_ЗАДАНИЯ ДЛЯ ВЫПОЛНЕНИЯ_
**A)** Верните дословно фрагмент исходного текста начиная со слов "Недреманныя очи этой" и вплоть до слов "дeлается въ баракe." включительно.
**B)** В строках листинга начиная со строки, содержащей "The recording camera", и вплоть до строки, содержащей "- wooden post (box=[369, 175, 380, 241])", включительно замените "stone step" на "stone slab" и приведите только эти строки, больше ничего не меняя. Изображения в ответ не включайте.

_ИСХОДНЫЙ ТЕКСТ_
####

Но въ Медвeжьей Горe все было спокойно: и съ моей спартакiадой, и съ
моими физкультурниками, и, главное, съ Юрой. Я снова угнeздился въ баракe ╧
15, и этотъ баракъ, послe колонiи безпризорниковъ, послe водораздeльскаго
отдeленiя, послe ссыльныхъ бабъ у Повeнца -- этотъ баракъ показался этакимъ
отчимъ домомъ, куда я, блудный сынъ, возвращаюсь послe скитанiй по чужому
мiру.
До побeга намъ оставалось шестнадцать дней. Юра былъ настроенъ весело и
нeсколько фаталистически. Я былъ настроенъ не очень весело и совсeмъ ужъ не
фаталистически: фатализма у меня вообще нeтъ ни на копeйку. Наша судьба
будетъ рeшаться въ зависимости не отъ того, повезетъ или не повезетъ, а въ
зависимости отъ того -- что мы проворонимъ и чего мы не проворонимъ. Отъ
нашихъ собственныхъ усилiй зависитъ свести элементъ фатума въ нашемъ побeгe
до какой-то quantite' negligeable, до процента, который практически можетъ и
не приниматься во вниманiе. На данный моментъ основная опасность заключалась
въ томъ, что третiй отдeлъ могъ догадываться о злонамeренныхъ нашихъ
стремленiяхъ покинуть пышные сады соцiализма и бeжать въ безплодныя пустыни
буржуазiи. Если такiя подозрeнiя у него есть, то здeсь же, въ нашемъ баракe,
гдe-то совсeмъ рядомъ съ нами, торчитъ недреманное око какого-нибудь
сексота.
Недреманныя очи этой публики никогда особымъ умомъ не блещуетъ, и если
я это око расшифрую, то я ужъ какъ-нибудь обойду его. Поэтому наши послeднiе
лагерные дни были посвящены, по преимуществу, самому пристальному
разглядыванiю того, что дeлается въ баракe.

####

[Фрагменты набора данных по пространственному мышлению]
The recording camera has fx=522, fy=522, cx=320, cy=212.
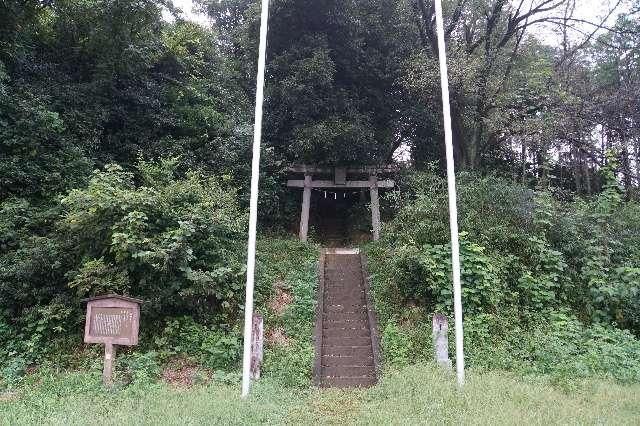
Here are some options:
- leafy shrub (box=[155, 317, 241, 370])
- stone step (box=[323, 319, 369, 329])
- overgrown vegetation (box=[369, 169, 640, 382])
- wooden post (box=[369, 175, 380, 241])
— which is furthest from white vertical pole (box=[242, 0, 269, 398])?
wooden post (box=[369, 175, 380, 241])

####

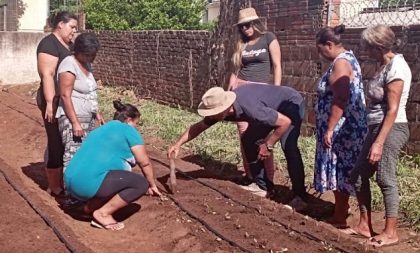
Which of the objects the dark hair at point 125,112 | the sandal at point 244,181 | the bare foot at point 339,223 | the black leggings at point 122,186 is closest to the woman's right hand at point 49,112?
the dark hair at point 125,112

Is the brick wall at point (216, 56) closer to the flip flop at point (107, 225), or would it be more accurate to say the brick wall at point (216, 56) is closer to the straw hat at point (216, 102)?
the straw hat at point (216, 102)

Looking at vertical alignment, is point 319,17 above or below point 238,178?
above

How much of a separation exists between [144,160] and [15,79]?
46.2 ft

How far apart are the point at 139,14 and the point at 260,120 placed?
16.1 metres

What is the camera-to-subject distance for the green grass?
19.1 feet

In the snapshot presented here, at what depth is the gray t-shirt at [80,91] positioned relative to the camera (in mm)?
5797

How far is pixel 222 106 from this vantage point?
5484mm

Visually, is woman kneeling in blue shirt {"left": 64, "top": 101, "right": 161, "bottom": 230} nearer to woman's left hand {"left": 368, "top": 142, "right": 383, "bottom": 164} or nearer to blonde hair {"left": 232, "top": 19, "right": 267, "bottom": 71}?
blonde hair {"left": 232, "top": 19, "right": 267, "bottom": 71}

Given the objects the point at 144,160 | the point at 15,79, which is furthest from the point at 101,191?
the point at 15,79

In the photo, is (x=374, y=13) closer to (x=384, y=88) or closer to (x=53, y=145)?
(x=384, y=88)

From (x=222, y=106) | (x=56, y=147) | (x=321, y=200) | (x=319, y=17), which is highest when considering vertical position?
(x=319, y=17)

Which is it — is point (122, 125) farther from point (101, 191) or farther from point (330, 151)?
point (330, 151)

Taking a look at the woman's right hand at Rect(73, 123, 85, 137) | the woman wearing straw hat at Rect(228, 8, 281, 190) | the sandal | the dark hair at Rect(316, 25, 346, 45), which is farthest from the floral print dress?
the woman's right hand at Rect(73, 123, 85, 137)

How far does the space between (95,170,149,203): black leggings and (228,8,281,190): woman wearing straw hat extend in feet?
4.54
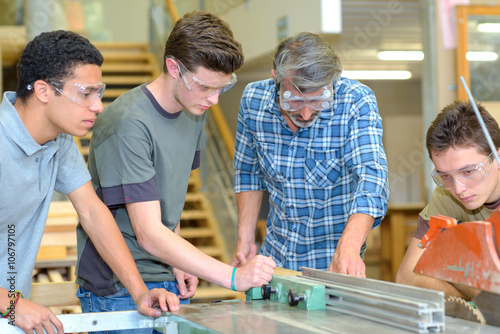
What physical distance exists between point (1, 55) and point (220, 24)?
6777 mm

####

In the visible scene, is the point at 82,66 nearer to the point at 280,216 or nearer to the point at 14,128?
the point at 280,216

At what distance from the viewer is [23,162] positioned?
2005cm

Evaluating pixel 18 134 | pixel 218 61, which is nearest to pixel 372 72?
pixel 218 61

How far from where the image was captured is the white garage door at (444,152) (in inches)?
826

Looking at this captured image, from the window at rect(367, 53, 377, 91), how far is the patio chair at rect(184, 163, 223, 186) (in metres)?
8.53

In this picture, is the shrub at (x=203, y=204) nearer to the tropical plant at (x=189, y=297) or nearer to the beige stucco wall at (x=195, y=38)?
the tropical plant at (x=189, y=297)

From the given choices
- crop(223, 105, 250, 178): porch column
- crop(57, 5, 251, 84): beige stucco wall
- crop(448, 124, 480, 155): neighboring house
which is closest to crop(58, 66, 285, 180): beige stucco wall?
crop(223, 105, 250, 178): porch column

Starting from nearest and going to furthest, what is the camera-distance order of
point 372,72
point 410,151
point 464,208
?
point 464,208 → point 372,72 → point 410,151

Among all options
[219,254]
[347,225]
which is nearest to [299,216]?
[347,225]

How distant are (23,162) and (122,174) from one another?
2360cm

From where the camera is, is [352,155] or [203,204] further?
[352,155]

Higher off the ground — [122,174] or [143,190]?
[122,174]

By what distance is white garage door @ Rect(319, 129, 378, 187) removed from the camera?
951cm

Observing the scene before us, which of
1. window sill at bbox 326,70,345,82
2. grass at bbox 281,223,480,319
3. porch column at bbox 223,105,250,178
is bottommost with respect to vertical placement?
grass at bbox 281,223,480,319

####

_ОТВЕТЫ_
**A)**
Недреманныя очи этой публики никогда особымъ умомъ не блещуетъ, и если
я это око расшифрую, то я ужъ какъ-нибудь обойду его. Поэтому наши послeднiе
лагерные дни были посвящены, по преимуществу, самому пристальному
разглядыванiю того, что дeлается въ баракe.

**B)**
The recording camera has fx=522, fy=522, cx=320, cy=212.
Here are some options:
- leafy shrub (box=[155, 317, 241, 370])
- stone slab (box=[323, 319, 369, 329])
- overgrown vegetation (box=[369, 169, 640, 382])
- wooden post (box=[369, 175, 380, 241])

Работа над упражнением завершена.